Dei uma olhada na capa de Redoma e vi que a imagem de A Redoma de Vidro estava lá. Não era por acaso. Tinha um propósito. Como eu não conhecia muito a obra de Plath, na verdade, apenas umas três linhas de sua biografia, devido a uma resenha que uma ex-colaboradora do Vai Lendo fez do Os Diários de Sylvia Plath, encarei esse encontro como um chamado.
Sei que a literatura jovem serve muito para apresentar os clássicos a uma nova geração e não necessariamente teria que conhecer Plath para ler Redoma. Mas, não sei se pela minha idade (33 anos), ou por ainda não ter engatado na leitura do Y.A., tive a ideia de ler A Redoma de Vidro também. Ao mesmo tempo. Algo que nunca faço, pelo medo de não conseguir focar em ambas as narrativas ou acabar preferindo uma e abandonando a outra.
A experiência de leitura
Assim como Jam, protagonista de Redoma, ia se aprofundar em Sylvia Plath nas aulas de “Tópicos Especiais em Inglês”, eu iria ler A Redoma de Vidro com a personagem. No começo, a ideia era essa: Jam lia os primeiros dois capítulos da obra de Plath, e eu também. Entretanto, no decorrer da leitura, as aulas de Tópicos Especiais em Inglês saíram um pouco da prosa e foram para os poemas. Com isso, eu tive que fazer uma adaptação ao meu projeto de leitura: lia capítulos intercalados de uma obra com a de outra, de modo que eu estivesse sempre à frente em A Redoma de Vidro. Acabei lendo uns poemas também, não muitos.
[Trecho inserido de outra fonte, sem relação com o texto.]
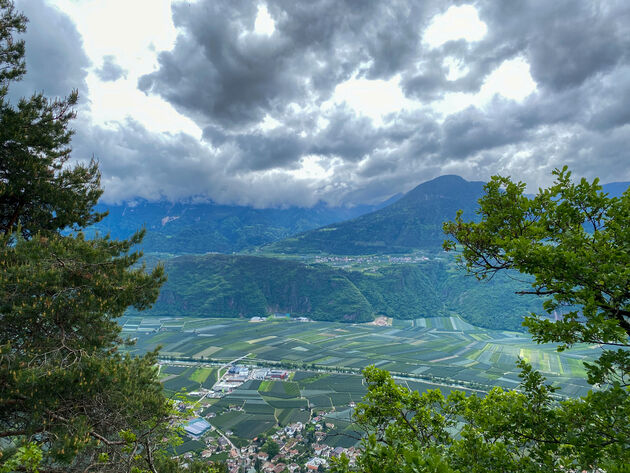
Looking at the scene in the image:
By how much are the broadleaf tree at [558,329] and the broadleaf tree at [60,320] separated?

Mesmo a experiência não saindo como eu previa, devo dizer que foi algo incrível. Terminei as leituras fascinado e agradecendo ao acaso por me proporcionar este momento, esta experiência literária.
Os dois livros abordam a depressão sobre diferentes aspectos para diferentes públicos. A combinação dos dois foi algo enriquecedor. Enquanto mergulhei na mente depressiva de Plath e pude entender melhor aqueles que são acometidos por essa doença, através de Jam vi uma esperança de mudança. Superação.
Ler os dois simultaneamente foi fundamental para ter um equilíbrio. Enquanto A Redoma de Vidro é um livro denso, Redoma trazia uma certa leveza, e até uma magia, para tratar o tema. De certa forma, foi bom porque tendemos a absorver o texto na leitura.
Por mais que tenha ficado fascinado com a escrita e a verdade que Plath passa em sua narrativa, em alguns momentos, precisei fechar o livro. Respirar. Era como se você ouvisse um pedido de socorro e não pudesse fazer nada. Me senti mal! Nesses momentos, partia para a leitura de Redoma e acompanhava o processo de recuperação de Jam.
Cada um à sua maneira, Redoma e A Redoma de Vidro ganharam um espaço no meu coração. Por mais que seja preciso, necessário, falar sobre depressão é muito difícil. O enriquecedor desta experiência é poder ver a versatilidade na abordagem do tema. Ver que a depressão pode ser debatida para diferentes públicos, sobre diversos aspectos e, ainda sim, existirem múltiplas possibilidades.